How can innovation contribute to building an open democracy? The answer is summed up in these ten connectors of innovation.

  1. placing innovation and collective intelligence at the center of public management strategies,
  2. aligning all government areas with clearly-defined goals on associative platforms,
  3. shifting the frontiers of knowledge and action from the institutions to public deliberation on local challenges,
  4. establishing leadership roles, in a language that everyone can easily understand, to organize and plan the wealth of information coming out of citizens’ ideas and to engage those involved in the sustainability of the projects,
  5. mapping the ecosystem and establishing dynamic relations with internal and, particularly, external agents: the citizens,
  6. systematizing the accumulation of information and the creative processes, while communicating progress and giving feedback to the whole community,
  7. preparing society as a whole to experience a new form of governance of the common good,
  8. cooperating with universities, research centers and entrepreneurs in establishing reward mechanisms,
  9. aligning people, technologies, institutions and the narrative with the new urban habits, especially those related to environmental sustainability and public services,
  10. creating education and training programs in tune with the new skills of the 21st century,
  11. building incubation spaces for startups responding to local challenges,
  12. inviting venture capital to generate a satisfactory mix of open innovation, inclusive development policies and local productivity.

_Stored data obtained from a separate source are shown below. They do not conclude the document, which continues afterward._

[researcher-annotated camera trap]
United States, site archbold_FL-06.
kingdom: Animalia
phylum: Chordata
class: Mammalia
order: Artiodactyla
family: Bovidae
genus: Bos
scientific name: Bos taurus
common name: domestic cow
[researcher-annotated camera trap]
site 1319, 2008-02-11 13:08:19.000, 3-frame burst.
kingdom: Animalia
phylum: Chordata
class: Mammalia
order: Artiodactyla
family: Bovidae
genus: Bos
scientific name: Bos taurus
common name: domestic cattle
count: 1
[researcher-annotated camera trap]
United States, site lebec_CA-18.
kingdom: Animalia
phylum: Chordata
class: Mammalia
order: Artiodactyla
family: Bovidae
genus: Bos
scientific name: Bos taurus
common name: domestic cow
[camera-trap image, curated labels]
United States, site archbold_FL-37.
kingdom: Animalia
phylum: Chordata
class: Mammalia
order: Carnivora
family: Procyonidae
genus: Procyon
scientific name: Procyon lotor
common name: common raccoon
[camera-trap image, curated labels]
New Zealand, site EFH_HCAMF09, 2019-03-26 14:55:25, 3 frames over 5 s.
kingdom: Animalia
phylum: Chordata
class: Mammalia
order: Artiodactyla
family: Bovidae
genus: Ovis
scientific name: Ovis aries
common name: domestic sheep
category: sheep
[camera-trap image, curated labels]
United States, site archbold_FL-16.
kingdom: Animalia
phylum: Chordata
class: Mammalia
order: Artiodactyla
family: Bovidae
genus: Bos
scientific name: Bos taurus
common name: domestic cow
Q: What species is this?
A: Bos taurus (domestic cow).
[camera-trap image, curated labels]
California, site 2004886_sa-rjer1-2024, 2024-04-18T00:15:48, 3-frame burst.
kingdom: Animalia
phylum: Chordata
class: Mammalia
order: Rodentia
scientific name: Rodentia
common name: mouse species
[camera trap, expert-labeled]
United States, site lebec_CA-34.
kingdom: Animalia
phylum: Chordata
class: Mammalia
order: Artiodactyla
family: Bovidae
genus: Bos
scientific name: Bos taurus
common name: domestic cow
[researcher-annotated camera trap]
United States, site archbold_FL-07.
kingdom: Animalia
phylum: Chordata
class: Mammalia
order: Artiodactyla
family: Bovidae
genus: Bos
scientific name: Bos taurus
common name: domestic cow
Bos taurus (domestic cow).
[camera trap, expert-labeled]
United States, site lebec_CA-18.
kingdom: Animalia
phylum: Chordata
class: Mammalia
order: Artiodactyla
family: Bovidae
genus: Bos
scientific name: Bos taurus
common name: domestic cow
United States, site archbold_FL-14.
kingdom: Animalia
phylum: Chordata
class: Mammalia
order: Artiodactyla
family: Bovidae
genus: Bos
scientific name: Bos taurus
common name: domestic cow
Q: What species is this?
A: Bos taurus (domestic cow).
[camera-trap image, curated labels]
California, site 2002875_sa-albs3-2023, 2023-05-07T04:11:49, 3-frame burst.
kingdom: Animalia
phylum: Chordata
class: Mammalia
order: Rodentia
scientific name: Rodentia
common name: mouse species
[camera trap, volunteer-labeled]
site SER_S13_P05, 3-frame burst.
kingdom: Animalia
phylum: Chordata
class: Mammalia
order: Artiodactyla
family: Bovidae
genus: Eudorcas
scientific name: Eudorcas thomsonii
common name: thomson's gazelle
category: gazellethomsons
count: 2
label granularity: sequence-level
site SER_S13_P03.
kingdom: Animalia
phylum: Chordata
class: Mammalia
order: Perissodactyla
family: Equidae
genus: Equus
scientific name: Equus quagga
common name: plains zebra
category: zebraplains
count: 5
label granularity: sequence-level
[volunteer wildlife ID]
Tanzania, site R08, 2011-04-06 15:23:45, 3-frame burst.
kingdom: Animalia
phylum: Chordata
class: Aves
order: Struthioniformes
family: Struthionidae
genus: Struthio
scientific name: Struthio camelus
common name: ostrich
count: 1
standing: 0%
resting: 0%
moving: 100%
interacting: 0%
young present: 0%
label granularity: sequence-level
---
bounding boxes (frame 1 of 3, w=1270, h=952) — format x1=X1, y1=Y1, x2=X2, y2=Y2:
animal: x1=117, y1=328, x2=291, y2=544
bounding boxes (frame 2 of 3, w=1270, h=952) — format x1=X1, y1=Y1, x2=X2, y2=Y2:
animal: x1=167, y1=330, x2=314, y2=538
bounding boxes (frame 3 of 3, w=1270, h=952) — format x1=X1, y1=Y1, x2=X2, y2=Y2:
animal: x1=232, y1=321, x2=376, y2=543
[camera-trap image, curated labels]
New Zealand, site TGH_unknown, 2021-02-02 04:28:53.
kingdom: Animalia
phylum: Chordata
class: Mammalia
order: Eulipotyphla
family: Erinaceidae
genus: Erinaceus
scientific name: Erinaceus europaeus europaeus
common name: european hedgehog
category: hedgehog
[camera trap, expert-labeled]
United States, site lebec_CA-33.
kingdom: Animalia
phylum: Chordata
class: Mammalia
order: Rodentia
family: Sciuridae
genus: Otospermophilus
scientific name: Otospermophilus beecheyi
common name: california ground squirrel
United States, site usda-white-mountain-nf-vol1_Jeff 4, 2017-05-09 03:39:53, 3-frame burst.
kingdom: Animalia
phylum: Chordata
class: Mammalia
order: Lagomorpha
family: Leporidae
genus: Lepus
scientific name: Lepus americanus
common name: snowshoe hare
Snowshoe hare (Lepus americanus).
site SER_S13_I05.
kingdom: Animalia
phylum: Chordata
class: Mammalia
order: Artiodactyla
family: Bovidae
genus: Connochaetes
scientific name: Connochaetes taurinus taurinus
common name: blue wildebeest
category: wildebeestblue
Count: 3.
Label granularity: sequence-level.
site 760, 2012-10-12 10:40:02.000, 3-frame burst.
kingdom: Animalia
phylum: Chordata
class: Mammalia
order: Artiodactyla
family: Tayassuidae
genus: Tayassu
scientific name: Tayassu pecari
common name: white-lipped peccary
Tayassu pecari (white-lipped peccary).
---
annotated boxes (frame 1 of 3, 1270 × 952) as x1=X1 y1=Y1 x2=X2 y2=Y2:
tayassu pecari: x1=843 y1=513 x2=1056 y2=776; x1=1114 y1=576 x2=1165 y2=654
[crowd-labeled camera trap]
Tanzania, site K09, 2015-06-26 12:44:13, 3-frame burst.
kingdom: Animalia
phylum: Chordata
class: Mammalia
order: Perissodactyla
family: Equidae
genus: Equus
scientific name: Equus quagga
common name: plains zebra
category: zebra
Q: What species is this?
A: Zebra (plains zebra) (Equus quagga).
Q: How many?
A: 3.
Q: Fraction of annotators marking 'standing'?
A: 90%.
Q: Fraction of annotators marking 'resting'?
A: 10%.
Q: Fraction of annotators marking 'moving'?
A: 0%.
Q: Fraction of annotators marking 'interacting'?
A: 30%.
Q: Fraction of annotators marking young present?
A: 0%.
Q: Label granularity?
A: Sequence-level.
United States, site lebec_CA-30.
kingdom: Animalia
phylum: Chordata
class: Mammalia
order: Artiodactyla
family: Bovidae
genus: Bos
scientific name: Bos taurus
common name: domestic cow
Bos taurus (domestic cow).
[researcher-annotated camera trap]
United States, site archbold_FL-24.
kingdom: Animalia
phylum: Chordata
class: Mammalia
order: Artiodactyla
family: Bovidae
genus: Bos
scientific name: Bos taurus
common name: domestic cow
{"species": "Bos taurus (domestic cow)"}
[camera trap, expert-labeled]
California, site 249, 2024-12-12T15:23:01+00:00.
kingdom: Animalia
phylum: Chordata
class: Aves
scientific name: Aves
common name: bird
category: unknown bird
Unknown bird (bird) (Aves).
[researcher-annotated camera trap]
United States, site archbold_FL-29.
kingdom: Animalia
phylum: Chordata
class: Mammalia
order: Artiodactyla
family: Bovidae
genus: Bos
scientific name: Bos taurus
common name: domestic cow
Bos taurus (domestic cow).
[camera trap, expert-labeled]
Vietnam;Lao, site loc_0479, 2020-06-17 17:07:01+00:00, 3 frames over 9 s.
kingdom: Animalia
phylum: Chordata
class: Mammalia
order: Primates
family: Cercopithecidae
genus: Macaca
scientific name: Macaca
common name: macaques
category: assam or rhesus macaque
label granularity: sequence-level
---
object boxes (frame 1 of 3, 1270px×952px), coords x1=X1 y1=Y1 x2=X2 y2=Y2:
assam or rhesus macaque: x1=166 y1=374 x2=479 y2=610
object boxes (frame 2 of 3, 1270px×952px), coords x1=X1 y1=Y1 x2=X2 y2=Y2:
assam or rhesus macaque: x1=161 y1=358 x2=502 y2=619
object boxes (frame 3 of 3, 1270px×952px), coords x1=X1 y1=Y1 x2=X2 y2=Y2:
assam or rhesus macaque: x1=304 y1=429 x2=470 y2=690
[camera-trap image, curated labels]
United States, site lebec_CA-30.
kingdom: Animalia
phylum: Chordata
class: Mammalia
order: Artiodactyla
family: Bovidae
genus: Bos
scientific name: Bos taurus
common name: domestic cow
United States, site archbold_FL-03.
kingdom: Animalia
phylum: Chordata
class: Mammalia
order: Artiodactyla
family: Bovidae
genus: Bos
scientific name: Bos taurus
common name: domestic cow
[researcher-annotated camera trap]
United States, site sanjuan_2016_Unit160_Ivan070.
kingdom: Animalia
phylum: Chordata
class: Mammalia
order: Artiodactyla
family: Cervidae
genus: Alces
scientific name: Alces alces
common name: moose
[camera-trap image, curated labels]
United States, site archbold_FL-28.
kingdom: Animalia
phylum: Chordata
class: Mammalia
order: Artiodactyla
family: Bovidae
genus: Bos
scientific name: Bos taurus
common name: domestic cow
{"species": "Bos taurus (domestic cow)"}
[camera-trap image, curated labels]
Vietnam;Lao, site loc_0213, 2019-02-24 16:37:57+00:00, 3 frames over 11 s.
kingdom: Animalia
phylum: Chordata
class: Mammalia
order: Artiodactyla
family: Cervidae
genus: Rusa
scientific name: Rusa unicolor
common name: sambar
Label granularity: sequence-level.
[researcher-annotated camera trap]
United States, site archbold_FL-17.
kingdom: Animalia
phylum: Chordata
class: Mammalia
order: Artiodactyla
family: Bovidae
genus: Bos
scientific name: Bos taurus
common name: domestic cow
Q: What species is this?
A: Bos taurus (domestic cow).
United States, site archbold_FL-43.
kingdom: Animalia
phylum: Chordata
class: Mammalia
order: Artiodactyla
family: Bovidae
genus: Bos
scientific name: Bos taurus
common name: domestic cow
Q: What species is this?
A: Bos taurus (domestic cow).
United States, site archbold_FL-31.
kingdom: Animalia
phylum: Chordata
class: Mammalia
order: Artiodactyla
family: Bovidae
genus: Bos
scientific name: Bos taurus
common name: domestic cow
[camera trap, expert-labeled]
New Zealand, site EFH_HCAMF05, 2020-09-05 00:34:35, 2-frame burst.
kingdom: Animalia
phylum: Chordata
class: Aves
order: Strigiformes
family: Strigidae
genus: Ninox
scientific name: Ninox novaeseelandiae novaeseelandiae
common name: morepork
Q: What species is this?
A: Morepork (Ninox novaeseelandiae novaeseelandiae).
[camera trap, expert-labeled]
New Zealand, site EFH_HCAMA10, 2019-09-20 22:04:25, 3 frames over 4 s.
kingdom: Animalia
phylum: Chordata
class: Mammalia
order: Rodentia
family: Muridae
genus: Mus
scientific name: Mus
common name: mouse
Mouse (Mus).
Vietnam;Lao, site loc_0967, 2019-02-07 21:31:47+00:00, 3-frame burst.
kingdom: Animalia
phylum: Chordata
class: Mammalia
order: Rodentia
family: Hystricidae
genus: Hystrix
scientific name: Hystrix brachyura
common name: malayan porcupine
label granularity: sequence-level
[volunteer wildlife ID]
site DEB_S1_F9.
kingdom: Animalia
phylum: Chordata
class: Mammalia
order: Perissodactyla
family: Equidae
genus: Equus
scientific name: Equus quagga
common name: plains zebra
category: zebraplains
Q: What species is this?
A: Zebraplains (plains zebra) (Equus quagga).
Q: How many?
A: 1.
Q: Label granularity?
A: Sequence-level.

Two items in this list are probably the determining factors of any effective innovation process. The first has to do with the correct decision on the mechanisms through which we have pushed the boundaries outwards, so as to bring citizen ideas into the design and co-creation of solutions. This is not an easy task, because it requires a shared organizational mentality on previously non-existent patterns of cooperation, which must now be sustained through dialog and operational dynamics aimed at solving problems defined by external actors - not just any problem.

Another key aspect of the process, related to the breaking down of the institutional barriers that surround and condition action frameworks, is the revaluation of a central figure that we have not yet mentioned here: the policy makers. They are not exactly political leaders or public officials. They are not innovators either. They are the ones within Public Administration who possess highly valuable management skills and knowledge, but who are constantly colliding against the glittering institutional constellations that no longer work.

In short, they are the people who manage innovation, not technological fads. And these people are quite different from innovators, entrepreneurs, researchers, and other innovation agents. Innovation management does not seek innovation. It seeks to make organizations innovate and to help the different actors’ and citizens’ power and influence in the programmatic definition of common good projects find their balance.  The open innovation paradigm in Public Administration, like any paradigm, cracks the walls of the old bureaucracy and puts in check the autocratic paradigm we all know too well. It is for this very reason that the difficult task of putting into practice the reinvention of institutions gets delayed, in the midst of tensions and resistance, for it implies the distribution of power and decisions to frameworks of legitimacy and collective consensus. But it is worth trying because, since we are doomed to becoming intelligent, this offers us a historic opportunity to avoid highly worrying future scenarios and civilization patterns.

The challenge consists, after all, in setting governments up to the standards of modern digital culture: a new way of feeling, describing and perceiving the world.